Really, Mr. Godfrey?
You might want to examine the policies of other newspaper chains that tell an entirely different bedtime story of the so-called “proprietor’s prerogative.”
No one can dispute the tradition of an individual publisher or owner calling the election shots for their local paper. Godfrey did that regularly when he was publisher of the Toronto Sun.
But to dictate the choice across an entire chain – and nation. That is an entirely different tale.
Consider the previous owners of Postmedia papers, the venerable Southam family.
It went to great lengths to emphasize individual publishers in each city were responsible for all editorial content, including election endorsements. “It was even in my letter of engagement,” remembers veteran Southam publisher Clark Davey. “It said what appeared in the (Vancouver) Sun rested on my conscience.”
The reason, of course, was self-evident. What was important or relevant to readers in Vancouver might not be so in Montreal, Ottawa or Windsor.
Owning a newspaper, in my view, is a privilege not a right. Nor is it the same as owning a pizzeria or car wash. Newspapers are an essential informing part of the democratic process and their first responsibility must be to the local readers they serve.
The old Thomson chain in Canada, owned by the richest family in the land, had a similar practice of non-interference in local editorial issues.
South of the border a similar tradition has existed for decades. In the last presidential election, America was a patchwork quilt of competing newspaper endorsements.
The huge Gannett chain states that “diversity is strength.
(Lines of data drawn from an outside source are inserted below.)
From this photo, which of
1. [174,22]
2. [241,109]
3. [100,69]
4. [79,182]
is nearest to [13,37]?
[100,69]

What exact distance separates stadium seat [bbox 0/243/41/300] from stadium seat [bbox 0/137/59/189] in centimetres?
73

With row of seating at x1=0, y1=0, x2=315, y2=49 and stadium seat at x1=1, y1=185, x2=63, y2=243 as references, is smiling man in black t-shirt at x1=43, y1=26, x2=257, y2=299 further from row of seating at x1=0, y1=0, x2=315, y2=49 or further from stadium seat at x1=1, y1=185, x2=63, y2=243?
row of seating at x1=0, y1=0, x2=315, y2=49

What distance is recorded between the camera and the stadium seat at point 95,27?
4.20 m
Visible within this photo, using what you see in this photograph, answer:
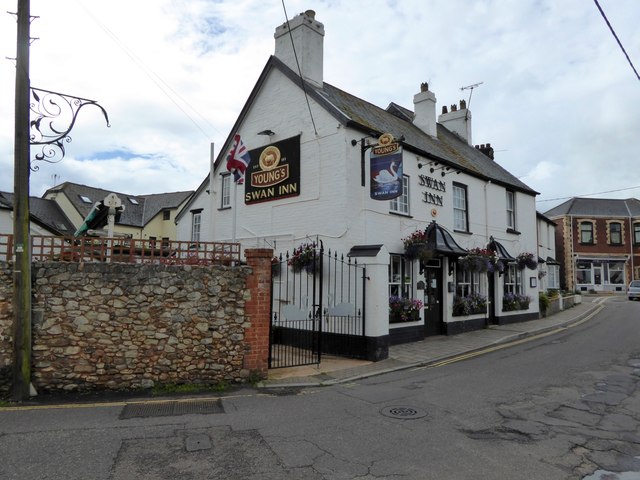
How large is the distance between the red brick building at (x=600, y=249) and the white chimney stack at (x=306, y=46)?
1526 inches

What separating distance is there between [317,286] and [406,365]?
3515 millimetres

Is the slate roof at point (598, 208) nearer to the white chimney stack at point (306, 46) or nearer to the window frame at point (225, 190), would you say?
the white chimney stack at point (306, 46)

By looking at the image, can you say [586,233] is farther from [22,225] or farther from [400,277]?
[22,225]

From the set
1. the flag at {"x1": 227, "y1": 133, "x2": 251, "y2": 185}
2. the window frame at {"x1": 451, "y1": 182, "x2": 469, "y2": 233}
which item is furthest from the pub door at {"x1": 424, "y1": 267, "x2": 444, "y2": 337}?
the flag at {"x1": 227, "y1": 133, "x2": 251, "y2": 185}

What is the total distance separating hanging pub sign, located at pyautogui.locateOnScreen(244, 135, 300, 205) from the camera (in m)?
13.9

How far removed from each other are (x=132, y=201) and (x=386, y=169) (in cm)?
4230

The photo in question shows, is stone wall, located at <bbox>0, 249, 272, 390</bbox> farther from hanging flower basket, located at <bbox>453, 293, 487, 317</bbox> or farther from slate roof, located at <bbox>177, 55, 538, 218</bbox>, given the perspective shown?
hanging flower basket, located at <bbox>453, 293, 487, 317</bbox>

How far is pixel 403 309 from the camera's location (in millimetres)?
13109

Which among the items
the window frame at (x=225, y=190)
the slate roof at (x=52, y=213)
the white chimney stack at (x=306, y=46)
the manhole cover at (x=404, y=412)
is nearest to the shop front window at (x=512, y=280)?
the white chimney stack at (x=306, y=46)

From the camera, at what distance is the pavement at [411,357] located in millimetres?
8922

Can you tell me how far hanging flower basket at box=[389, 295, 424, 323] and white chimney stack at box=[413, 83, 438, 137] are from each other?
861 centimetres

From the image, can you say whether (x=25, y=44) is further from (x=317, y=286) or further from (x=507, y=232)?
(x=507, y=232)

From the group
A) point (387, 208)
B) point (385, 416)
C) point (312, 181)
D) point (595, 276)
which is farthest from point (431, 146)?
point (595, 276)

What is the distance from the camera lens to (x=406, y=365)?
10477mm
By encouraging and expressing a mix of opinions, backgrounds, stories and ideas, Gannett improves results.”
An executive for the large Knight-Ridder chain put it more pithily. “We bought them (newspapers). But we don’t own them.”
We can only hope that The Guardian is right and PostMedia is on a one way path to the graveyard. When it comes to PostMedia and its newly acquired Sun chain, Canada can do without quite nicely.